US and Canadian banks that have lent heavily to the sector on the back of the US shale boom could be nursing their wounds too.

Barclays, HSBC and RBS could be sitting on losses of US$1 billion each, while Standard Chartered could face US$400 million of impairments, said the Telegraph, quoting Chirantan Barua, analyst at Bernstein.

“Nearly US$650 billion of high yield debt has been issued in the sector since 2011.

“Momentum in the sector has been strong, growing at (around 20 per cent) in 2012/13.

“When you see US$650 billion of high yield issuance in a sector that has been levering up across the supply chain, any shocks in the underlying business will have risk ripples across the financial system,” Barua was quoted as saying.

Risky high-yield debt-loans to companies that are less stable — have increased substantially in recent years on the back of more activity from smaller players, said the Telegraph.

These borrowers are seen as less likely to withstand prolonged low prices, making them more likely to default on this debt, said the Telegraph.

This is happening hot on the heels of massive fines for forex rigging and a host of other misselling and money laundering charges.

Hopefully, with increased capital input, these banks can weather through the waves.

Related: Assessing the fallout from the fall in oil prices

Singapore had earlier pledged to control household debt which had gone up to 76.3 per cent of gross domestic product (GDP) in the third quarter, compared with 71.9 per cent two years earlier.

Credit Bureau Singapore has come up with an enhanced report which will be available online, displaying a consumer’s total credit limit and total outstanding balances across financial institutions.

Since June, rules for credit cards and unsecured credit have been strengthened, requiring financial institutions to review borrowers’ aggregate credit limits and outstanding balances.

Credit reports will be enhanced further in the second quarter of next year to distinguish interest-bearing unsecured outstanding balances from non-interest bearing ones, said the Singapore Business Times (SBT).
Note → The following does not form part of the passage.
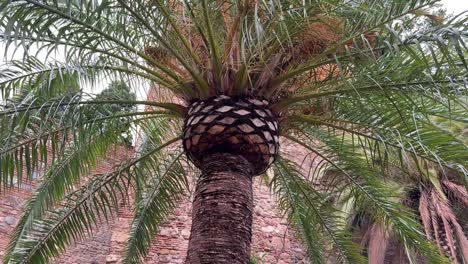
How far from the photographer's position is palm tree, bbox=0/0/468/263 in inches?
147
This is ahead of new unsecured credit rules that kick in on June 1, 2015, which will prevent lenders from granting credit to borrowers whose interest-bearing unsecured outstanding balances exceed their annual income for three consecutive months or more, said SBT.

Detailed credit rules are being set out to prevent indebtedness in whatever form.

Singapore is already preparing for external volatility and besides the household sector, it is monitoring risks in its banking and corporate sectors.

In line with its vision to create 100 “smart cities” by 2020, India has eased rules for foreign investment in construction.

Under the new rules, foreign investment is now allowed in projects with a minimum built area of 20,000 sq m, down from a previous 50,000 threshold, said Reuters.

The minimum capital investment by foreign companies has also been halved to US$5 million, said Reuters, quoting a government statement.

India’s construction industry, worth an estimated US$126 billion, attracted 11 per cent of all foreign investment into the country between 2000 and 2013, the second highest of any sector, but the pace of investment has slowed in recent years, said Reuters.

Besides investment for infrastructure, India is attracting investment for construction of new hotels, housing and townships in its effort to improve living standards.

The result of all this opening up and upgrading will be seen starting five to 10 years down the road.